§ **Texto de leitura**:
* * *
Vamos descer um pouco a análise. Eu que pensei que só os peitos femininos caíssem, noto com pesar que a gravidade também afeta sem dó os masculinos. A auréola está mais protuberante e os mamilos cresceram um pouco, para meu horror, ao passo que começam a apontar teimosamente para baixo.

Desçamos mais um pouco em direção à barriga. Ah, a barriga! Cada dia que passa ela fica um pouco maior. Cresce como a de uma gestante e não há coisa alguma que a faça parar. Não há abdominais que resolvam o volume incômodo que persiste em crescer em volta da minha cintura. Por enquanto ainda lembro vagamente uma senhora grávida de cinco meses, mas caminho resoluto para os nove. Como certamente jamais darei à luz, avalio pesaroso onde isso vai parar.

Com o crescimento cada vez mais evidente da barriga, começo a ter certa dificuldade para enxergar meu bráulio sem ter que me curvar um pouco. Por falar nisso, está aí outra parte de minha anatomia que já viu dias melhores. O meu amigo tem me deixado na mão com certa freqüência ultimamente. Não que eu tenha tanta oportunidade de usá-lo, já que outra consequência da idade é que sou cada vez menos paquerado e quando paquero a rejeição também é mais frequente, o que é ainda pior, pois se nas poucas ocasiões que me aparecem ele falha, o saldo não tem sido propriamente o que se pode chamar de positivo.
* * *
§ **Dados registrados**:
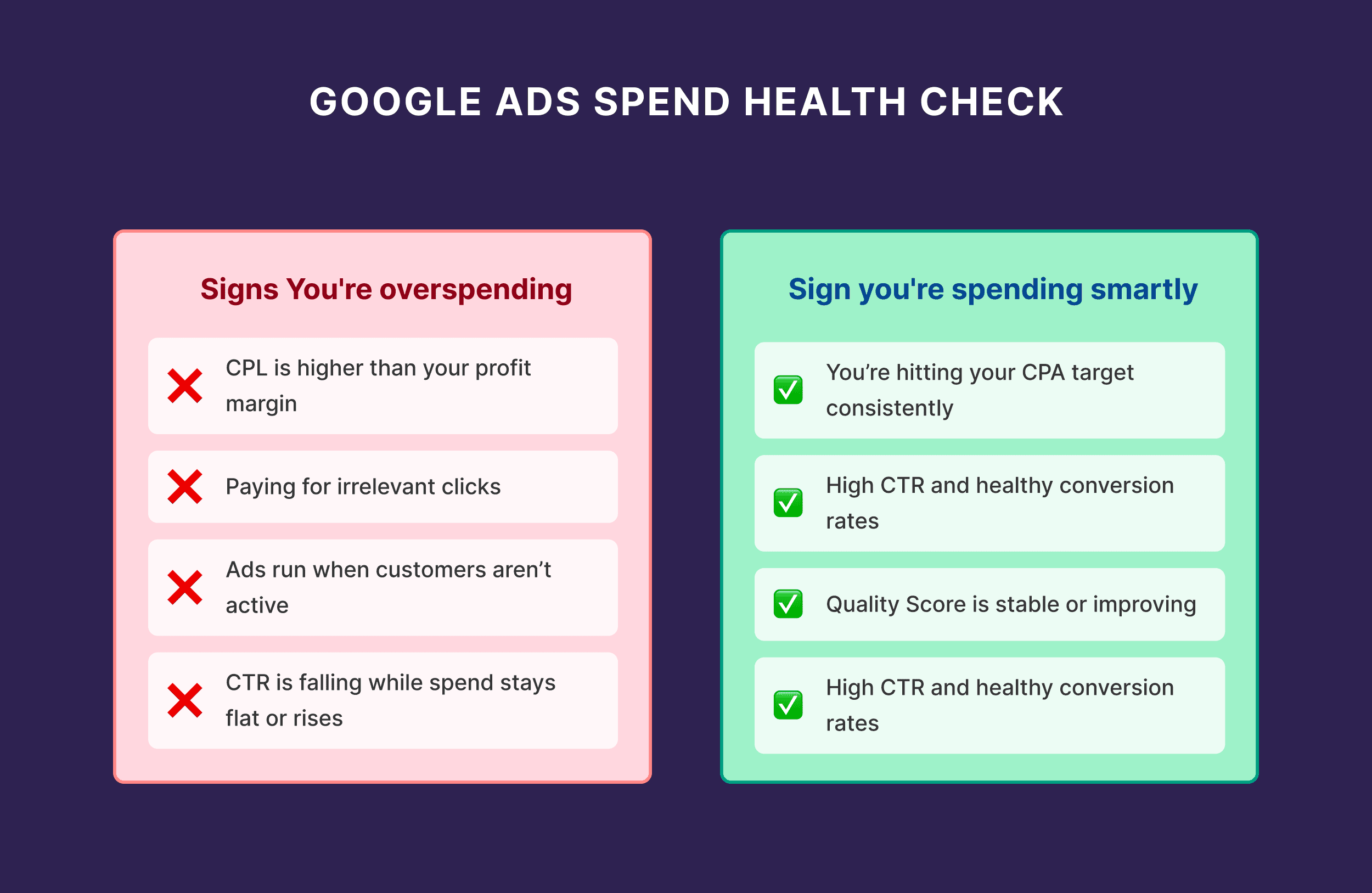 GOOGLE ADS SPEND HEALTH CHECK

Signs You're overspending

CPL is higher than your profit margin

Paying for irrelevant clicks

Ads run when customers aren't active

CTR is falling while spend stays flat or rises

Sign you're spending smartly

You're hitting your CPA target consistently

High CTR and healthy conversion rates

Quality Score is stable or improving

High CTR and healthy conversion rates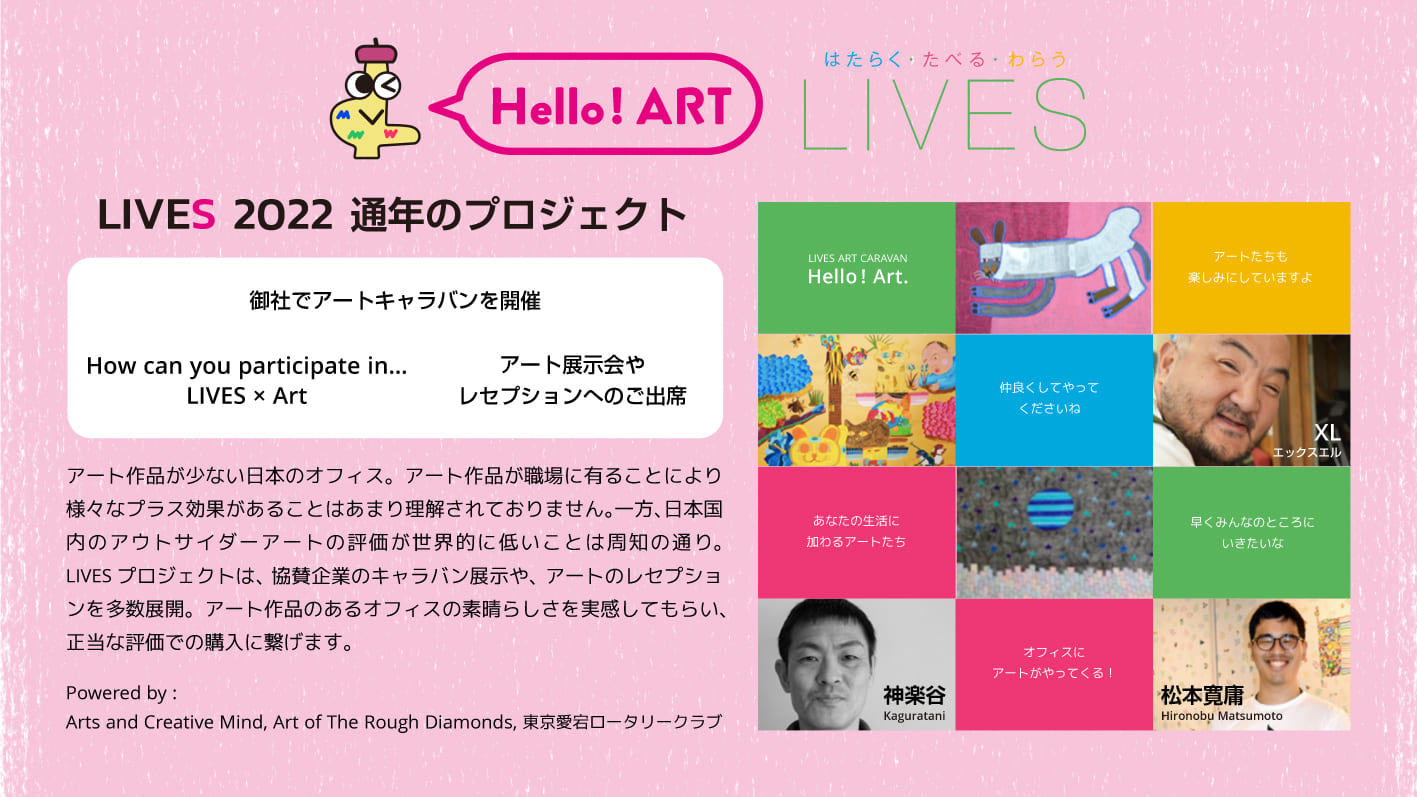 Hello! ART

はたらく・たべる・わらう
LIVES

LIVES 2022 通年のプロジェクト

御社でアートキャラバンを開催

How can you participate in... LIVES × Art

アート展示会や レセプションへのご出席

アート作品が少ない日本のオフィス。アート作品が職場に有ることにより様々なプラス効果があることはあまり理解されておりません。一方、日本国内のアウトサイダーアートの評価が世界的に低いことは周知の通り。LIVES プロジェクトは、協賛企業のキャラバン展示や、アートのレセプションを多数展開。アート作品のあるオフィスの素晴らしさを実感してもらい、正当な評価での購入に繋げます。

Powered by :
Arts and Creative Mind, Art of The Rough Diamonds, 東京愛宕ロータリークラブ

LIVES ART CARAVAN
Hello! Art.

アートたちも
楽しみにしていますよ

仲良くしてやって
くださいね

XL
エックスエル

あなたの生活に
加わるアートたち

早くみんなのところに
いきたいな

神楽谷
Kaguratani

オフィスに
アートがやってくる！

松本寛庸
Hironobu Matsumoto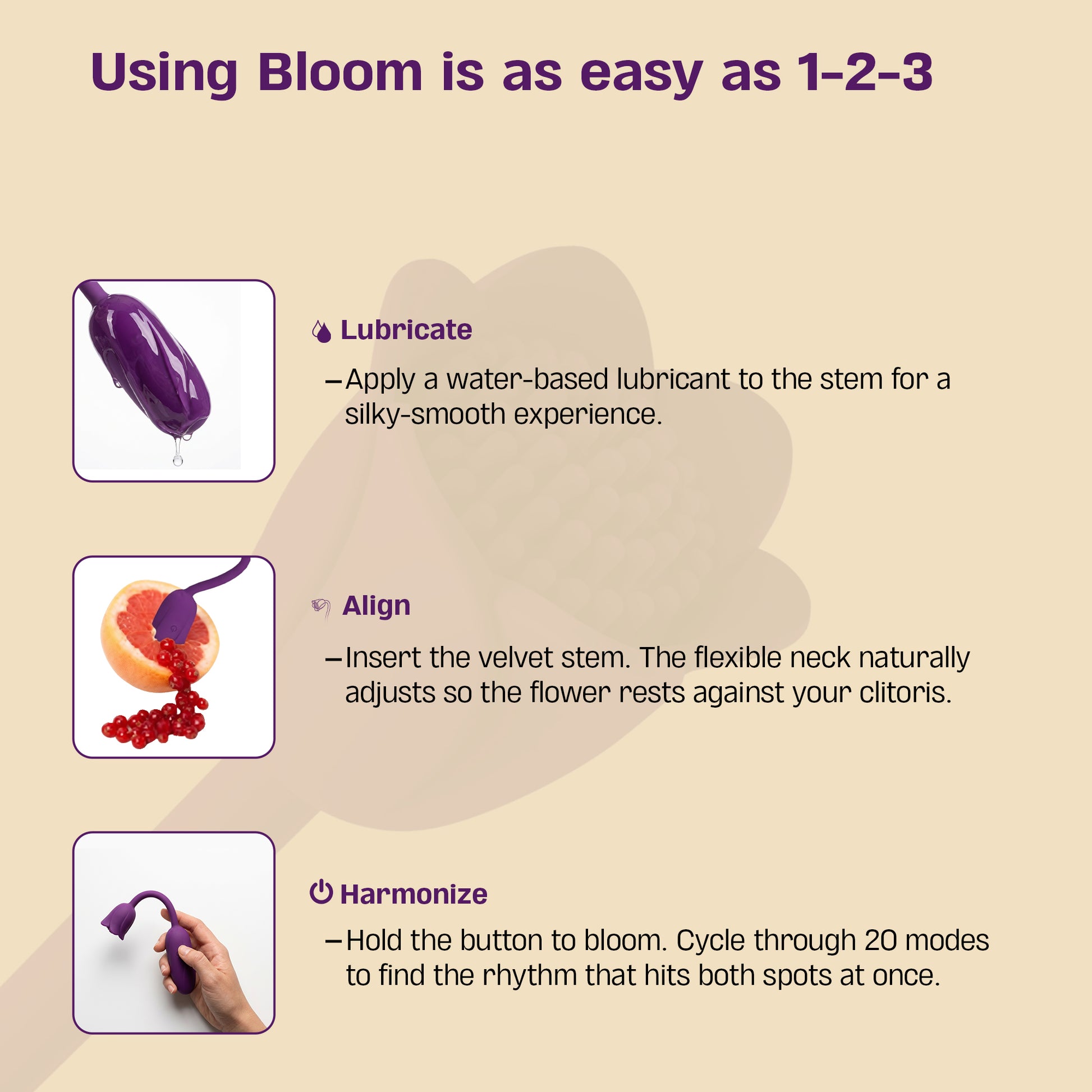 Using Bloom is as easy as 1-2-3

Lubricate

– Apply a water-based lubricant to the stem for a silky-smooth experience.

Align

– Insert the velvet stem. The flexible neck naturally adjusts so the flower rests against your clitoris.

Harmonize

– Hold the button to bloom. Cycle through 20 modes to find the rhythm that hits both spots at once.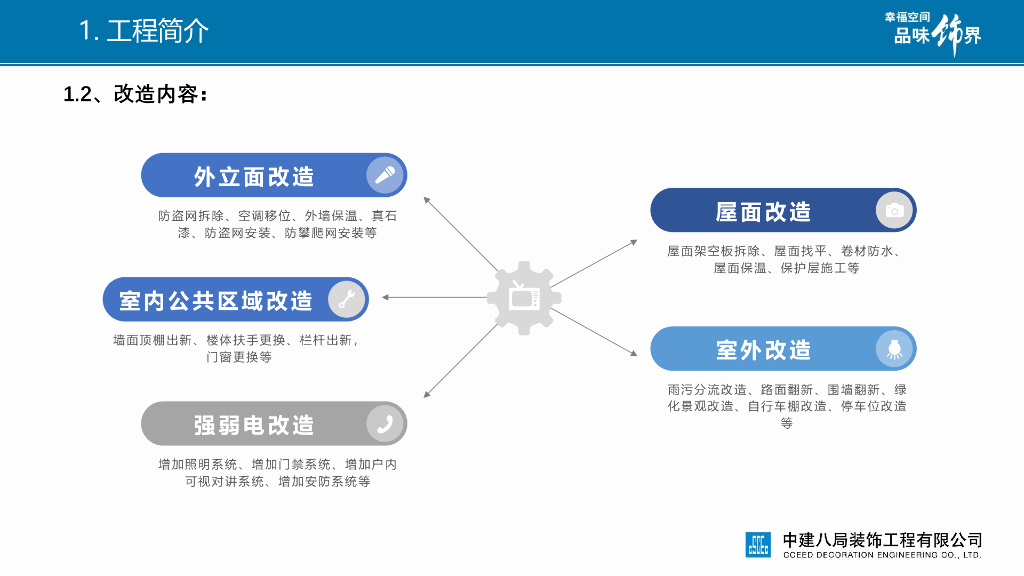 1. 工程简介

幸福空间
品味饰界

1.2、改造内容：

外立面改造

防盗网拆除、空调移位、外墙保温、真石漆、防盗网安装、防攀爬网安装等

室内公共区域改造

墙面顶棚出新、楼体扶手更换、栏杆出新，门窗更换等

强弱电改造

增加照明系统、增加门禁系统、增加户内可视对讲系统、增加安防系统等

屋面改造

屋面架空板拆除、屋面找平、卷材防水、屋面保温、保护层施工等

室外改造

雨污分流改造、路面翻新、围墙翻新、绿化景观改造、自行车棚改造、停车位改造等

中建八局装饰工程有限公司
CCEED DECORATION ENGINEERING CO., LTD.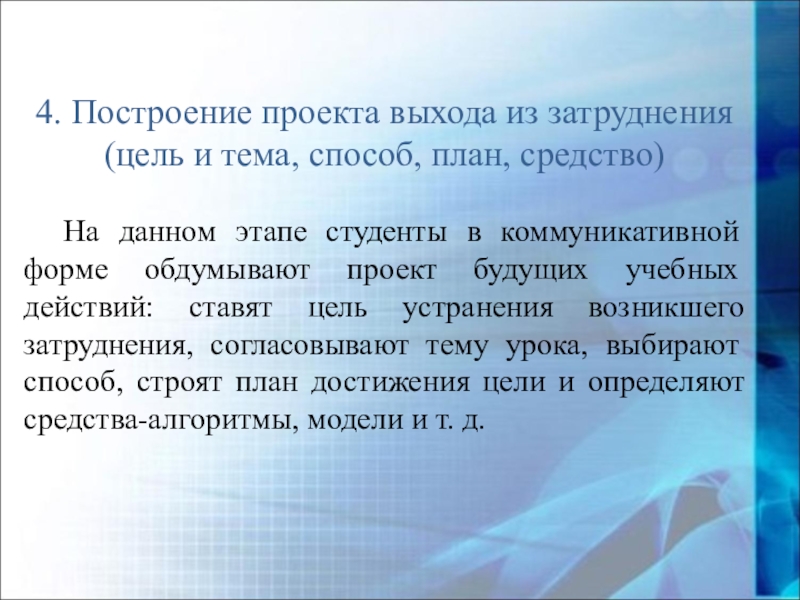 4. Построение проекта выхода из затруднения (цель и тема, способ, план, средство)

На данном этапе студенты в коммуникативной форме обдумывают проект будущих учебных действий: ставят цель устранения возникшего затруднения, согласовывают тему урока, выбирают способ, строят план достижения цели и определяют средства-алгоритмы, модели и т. д.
* * *
§ **Verifique sua compreensão**:
- 1) No texto sobre as mudanças no corpo, com quem a barriga ainda se parece vagamente, por enquanto?
- 2) Imprima o trecho do texto sobre as mudanças no corpo que vai de "Desçamos mais um" até "isso vai parar.".
- 3) Dê a continuação do texto sobre as mudanças no corpo a partir da última frase apresentada.

§ **Respostas dadas**:
- 1) Com uma senhora grávida de cinco meses.

- 2)
Desçamos mais um pouco em direção à barriga. Ah, a barriga! Cada dia que passa ela fica um pouco maior. Cresce como a de uma gestante e não há coisa alguma que a faça parar. Não há abdominais que resolvam o volume incômodo que persiste em crescer em volta da minha cintura. Por enquanto ainda lembro vagamente uma senhora grávida de cinco meses, mas caminho resoluto para os nove. Como certamente jamais darei à luz, avalio pesaroso onde isso vai parar.

- 3)
Eu sei que as mulheres têm um certo prazer em observar a bunda masculina, mas, no meu caso, esta é outra parte da minha anatomia que não me favorece. Trata-se de outro ângulo no qual está difícil notar algo de positivo. Se eu for analisar apenas a parte estética (digo isso porque, em nome da dignidade e do bom gosto, não quero falar de prisão de ventre, hemorroidas e outros que tais), devo dizer que também aí a força da gravidade tem sido má companheira. Ultimamente tem se acentuado uma incômoda dobra entre o término das nádegas e o início das coxas.

Se antigamente eu costumava reclamar que os bolsos das calças sociais ficavam abrindo, porque elas ficavam apertadas na bunda, hoje tenho a nítida impressão de que ela está cada dia mais achatada, por isso graças a deus não tenho mais esse problema. As calças agora ficam largas e os bolsos bem fechados. Uma elegância só.

Pelos em profusão. Eu que jamais fui peludo começo a notar que nascem pelos enormes nos lugares mais incomuns do meu corpo. Alguém poderia explicar para que servem os pelos nas orelhas? E no nariz? Pois bem, os poucos que já existiam estão maiores e em maior quantidade. Não adianta arrancá-los, pois alguma espécie de super fertilizante que migrou para certas partes do corpo faz com cresçam cada dia mais viçosos.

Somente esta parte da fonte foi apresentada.